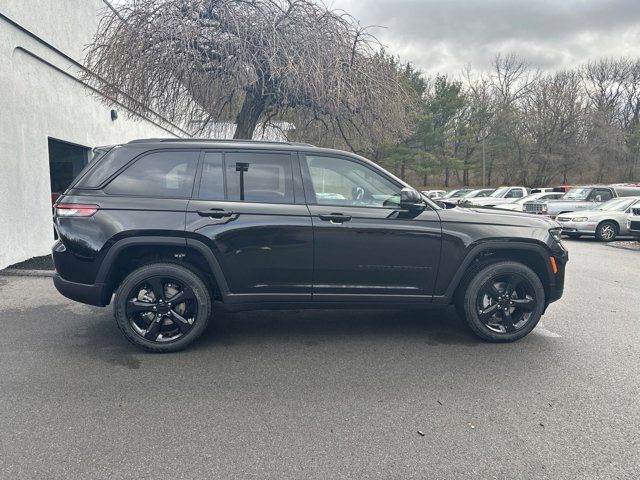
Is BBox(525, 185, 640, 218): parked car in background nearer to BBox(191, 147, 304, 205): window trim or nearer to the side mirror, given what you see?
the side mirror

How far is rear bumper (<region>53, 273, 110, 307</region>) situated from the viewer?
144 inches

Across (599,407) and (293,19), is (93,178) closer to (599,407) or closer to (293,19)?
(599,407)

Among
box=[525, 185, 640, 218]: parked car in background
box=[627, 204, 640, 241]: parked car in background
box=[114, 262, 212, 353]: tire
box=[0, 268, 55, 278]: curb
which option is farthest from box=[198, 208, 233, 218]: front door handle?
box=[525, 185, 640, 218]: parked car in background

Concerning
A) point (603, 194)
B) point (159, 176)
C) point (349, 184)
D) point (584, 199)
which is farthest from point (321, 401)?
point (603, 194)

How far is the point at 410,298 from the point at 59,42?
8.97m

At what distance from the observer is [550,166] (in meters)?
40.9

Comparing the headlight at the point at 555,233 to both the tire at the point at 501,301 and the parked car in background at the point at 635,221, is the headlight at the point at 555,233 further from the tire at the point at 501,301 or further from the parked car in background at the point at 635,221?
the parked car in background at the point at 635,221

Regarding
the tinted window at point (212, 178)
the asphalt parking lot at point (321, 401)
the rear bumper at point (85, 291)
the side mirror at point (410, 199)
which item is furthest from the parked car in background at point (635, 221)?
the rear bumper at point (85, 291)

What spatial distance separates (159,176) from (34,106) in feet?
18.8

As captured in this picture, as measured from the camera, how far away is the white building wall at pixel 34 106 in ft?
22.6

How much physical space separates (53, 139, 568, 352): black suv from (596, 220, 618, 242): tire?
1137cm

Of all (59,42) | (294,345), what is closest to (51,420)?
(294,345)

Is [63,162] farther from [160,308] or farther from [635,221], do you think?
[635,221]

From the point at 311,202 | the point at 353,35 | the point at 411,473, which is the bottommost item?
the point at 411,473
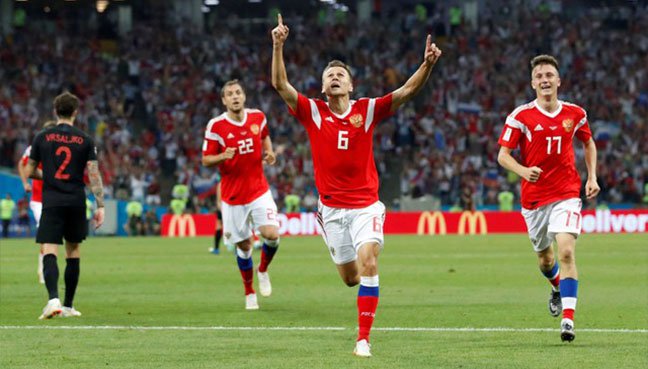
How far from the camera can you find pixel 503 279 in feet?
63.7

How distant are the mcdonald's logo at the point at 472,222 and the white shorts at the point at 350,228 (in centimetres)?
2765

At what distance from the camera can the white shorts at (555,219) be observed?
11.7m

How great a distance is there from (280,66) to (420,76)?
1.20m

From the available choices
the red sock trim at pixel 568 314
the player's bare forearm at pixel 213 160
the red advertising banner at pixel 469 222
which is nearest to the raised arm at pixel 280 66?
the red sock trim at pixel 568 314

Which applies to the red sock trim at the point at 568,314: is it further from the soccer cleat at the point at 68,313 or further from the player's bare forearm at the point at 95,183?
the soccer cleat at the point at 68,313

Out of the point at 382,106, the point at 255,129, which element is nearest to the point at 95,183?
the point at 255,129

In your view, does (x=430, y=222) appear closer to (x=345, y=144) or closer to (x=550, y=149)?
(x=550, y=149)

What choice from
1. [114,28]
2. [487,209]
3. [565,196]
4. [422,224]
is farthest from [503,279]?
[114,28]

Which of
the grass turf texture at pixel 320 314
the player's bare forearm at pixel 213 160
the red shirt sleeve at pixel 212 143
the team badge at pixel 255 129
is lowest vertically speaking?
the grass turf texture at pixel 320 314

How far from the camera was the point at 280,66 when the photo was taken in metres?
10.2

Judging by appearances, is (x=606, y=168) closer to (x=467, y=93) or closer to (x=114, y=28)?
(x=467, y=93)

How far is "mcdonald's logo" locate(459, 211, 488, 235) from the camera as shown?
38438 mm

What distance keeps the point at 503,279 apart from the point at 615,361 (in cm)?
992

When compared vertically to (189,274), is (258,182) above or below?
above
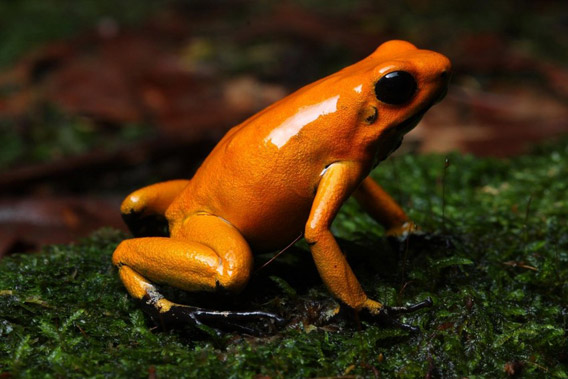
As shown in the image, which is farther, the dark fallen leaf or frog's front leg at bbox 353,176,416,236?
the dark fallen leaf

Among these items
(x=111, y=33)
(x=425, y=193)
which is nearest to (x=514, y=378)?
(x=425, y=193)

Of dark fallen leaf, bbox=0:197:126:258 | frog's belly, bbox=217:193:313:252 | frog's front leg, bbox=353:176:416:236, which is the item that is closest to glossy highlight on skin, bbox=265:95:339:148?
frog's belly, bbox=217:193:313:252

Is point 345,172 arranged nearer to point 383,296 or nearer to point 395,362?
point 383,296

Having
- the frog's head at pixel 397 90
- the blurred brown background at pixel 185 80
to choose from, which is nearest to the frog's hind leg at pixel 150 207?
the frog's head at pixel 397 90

TASK =>
Reproduce the full listing faithfully, but do not carry over any pictures.

WRITTEN RESPONSE =>
Is BBox(525, 185, 640, 218): parked car in background nearer to BBox(191, 147, 304, 205): window trim or nearer to the side mirror, given what you see?
the side mirror

How far is rear bumper (<region>53, 273, 110, 307</region>) situated from the viewer?
144 inches

Across (599,407) and (293,19), is (93,178) closer to (599,407) or closer to (293,19)?
(599,407)

Among
box=[525, 185, 640, 218]: parked car in background
box=[627, 204, 640, 241]: parked car in background
box=[114, 262, 212, 353]: tire
box=[0, 268, 55, 278]: curb
which option is farthest from box=[198, 208, 233, 218]: front door handle?
box=[525, 185, 640, 218]: parked car in background

Concerning
A) point (603, 194)
B) point (159, 176)
C) point (349, 184)
D) point (584, 199)
which is farthest from point (321, 401)?
point (603, 194)

How far is the point at 410,298 from the point at 59,42?
8.97m

At what distance from the observer is [550,166] (in meters)?
40.9

Comparing the headlight at the point at 555,233 to both the tire at the point at 501,301 and the parked car in background at the point at 635,221, is the headlight at the point at 555,233 further from the tire at the point at 501,301 or further from the parked car in background at the point at 635,221?
the parked car in background at the point at 635,221

Regarding
the tinted window at point (212, 178)
the asphalt parking lot at point (321, 401)
the rear bumper at point (85, 291)
the side mirror at point (410, 199)
which item is furthest from the parked car in background at point (635, 221)?
the rear bumper at point (85, 291)

What spatial distance separates (159,176) from (34,106) in feet?
18.8

As captured in this picture, as measured from the camera, how far away is the white building wall at pixel 34 106 in ft?
22.6

How much physical space separates (53, 139, 568, 352): black suv from (596, 220, 618, 242): tire?
1137cm

Of all (59,42) | (294,345), what is closest to (51,420)?
(294,345)

Is [63,162] farther from [160,308] or farther from [635,221], do you think?
[635,221]

From the point at 311,202 | the point at 353,35 | the point at 411,473, which is the bottommost item?
the point at 411,473
How far from the camera can you find pixel 503 279 in feet?
63.7

How distant are the mcdonald's logo at the point at 472,222 and the white shorts at the point at 350,228 (in centimetres)?
2765

At what distance from the camera can the white shorts at (555,219) be observed?
11.7m

How great a distance is there from (280,66) to (420,76)?
1.20m

From the available choices
the red sock trim at pixel 568 314
the player's bare forearm at pixel 213 160
the red advertising banner at pixel 469 222
which is nearest to the raised arm at pixel 280 66?
the red sock trim at pixel 568 314

Which applies to the red sock trim at the point at 568,314: is it further from the soccer cleat at the point at 68,313 or further from the player's bare forearm at the point at 95,183?
the soccer cleat at the point at 68,313

Out of the point at 382,106, the point at 255,129, which element is nearest to the point at 95,183?
the point at 255,129

In your view, does (x=430, y=222) appear closer to (x=345, y=144) or closer to (x=550, y=149)?
(x=550, y=149)

What choice from
1. [114,28]
2. [487,209]
3. [565,196]
4. [422,224]
is farthest from [503,279]?
[114,28]

Which of
the grass turf texture at pixel 320 314
the player's bare forearm at pixel 213 160
the red shirt sleeve at pixel 212 143
the team badge at pixel 255 129
is lowest vertically speaking?
the grass turf texture at pixel 320 314

How far from the camera was the point at 280,66 when the photo was taken in metres?
10.2

Judging by appearances, is (x=606, y=168) closer to (x=467, y=93) or closer to (x=114, y=28)?
(x=467, y=93)

How far is "mcdonald's logo" locate(459, 211, 488, 235) from the camera as shown?
38438 mm

What distance keeps the point at 503,279 apart from the point at 615,361 (in cm)?
992

When compared vertically to (189,274), is (258,182) above or below?
above
As shown in the image, which is farther, the dark fallen leaf or frog's front leg at bbox 353,176,416,236?
the dark fallen leaf

Among these items
(x=111, y=33)
(x=425, y=193)
which is nearest to (x=514, y=378)?
(x=425, y=193)

Of dark fallen leaf, bbox=0:197:126:258 | frog's belly, bbox=217:193:313:252 | frog's front leg, bbox=353:176:416:236, which is the item that is closest to glossy highlight on skin, bbox=265:95:339:148?
frog's belly, bbox=217:193:313:252

Is point 345,172 arranged nearer to point 383,296 or nearer to point 395,362?
point 383,296

Having
- the frog's head at pixel 397 90
- the blurred brown background at pixel 185 80
to choose from, which is nearest to the frog's hind leg at pixel 150 207?
the frog's head at pixel 397 90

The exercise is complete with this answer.